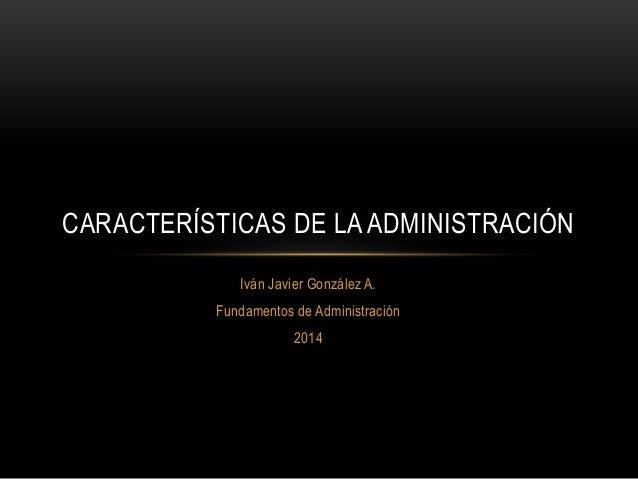 CARACTERÍSTICAS DE LA ADMINISTRACIÓN Iván Javier González A. Fundamentos de Administración 2014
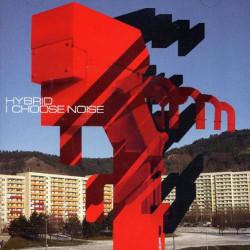 Hybrid - I Choose Noise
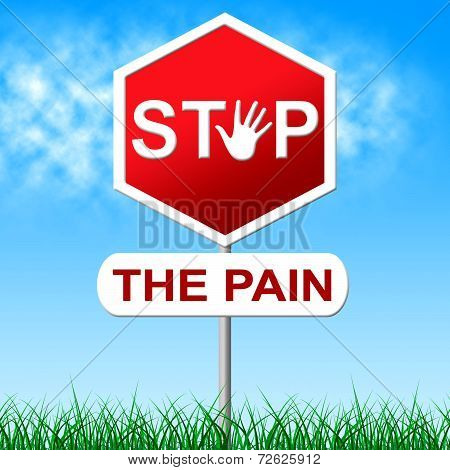 Stop Pain Means Torture Danger And Caution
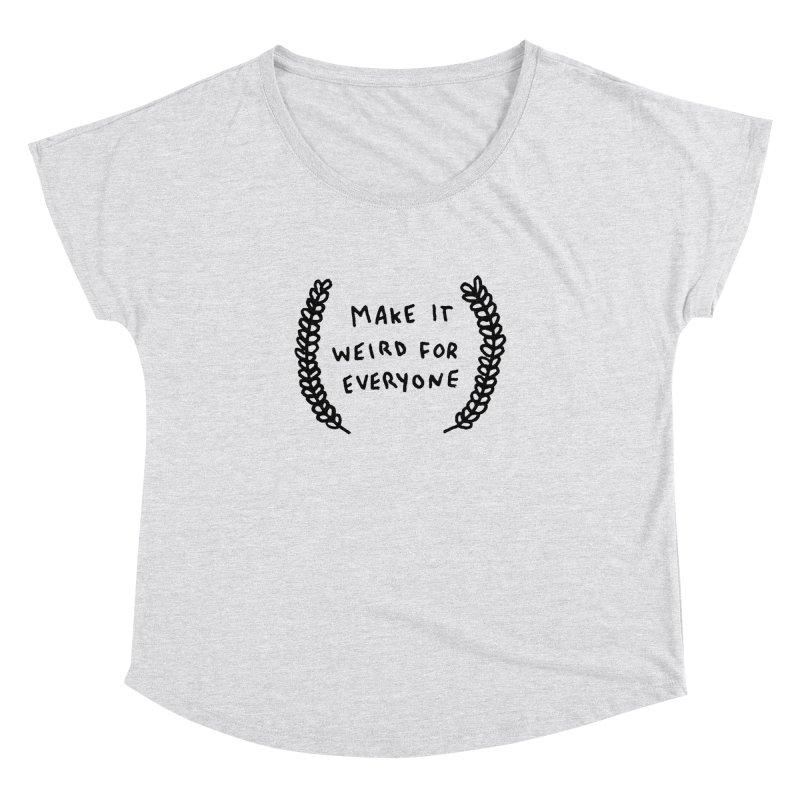 Make It Weird Women's Dolman Scoop Neck by Garbage Party's Trash Talk & Apparel Shop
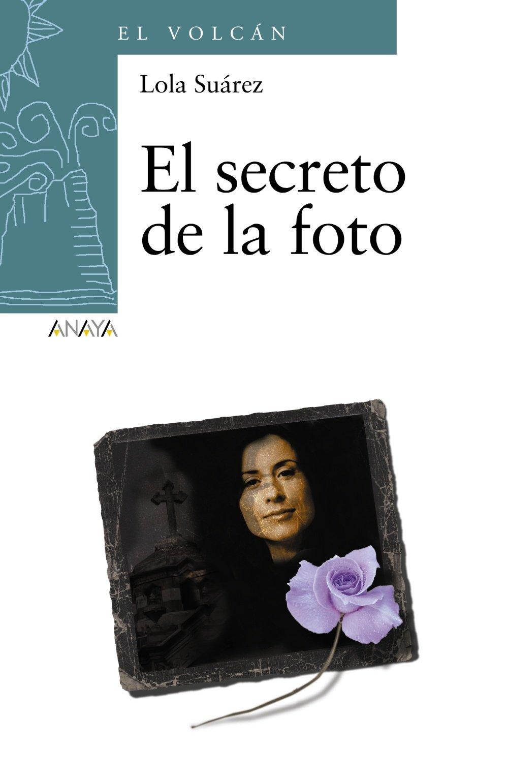 El secreto de la foto / The secret of the photo (Spanish Edition) pdf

────────────────────

**What the exercise asks:**
For every record above, repeat the text exactly and omit any picture.

**Answer below:**
 CARACTERÍSTICAS DE LA ADMINISTRACIÓN Iván Javier González A. Fundamentos de Administración 2014
 Hybrid - I Choose Noise
 Stop Pain Means Torture Danger And Caution
 Make It Weird Women's Dolman Scoop Neck by Garbage Party's Trash Talk & Apparel Shop
 El secreto de la foto / The secret of the photo (Spanish Edition) pdf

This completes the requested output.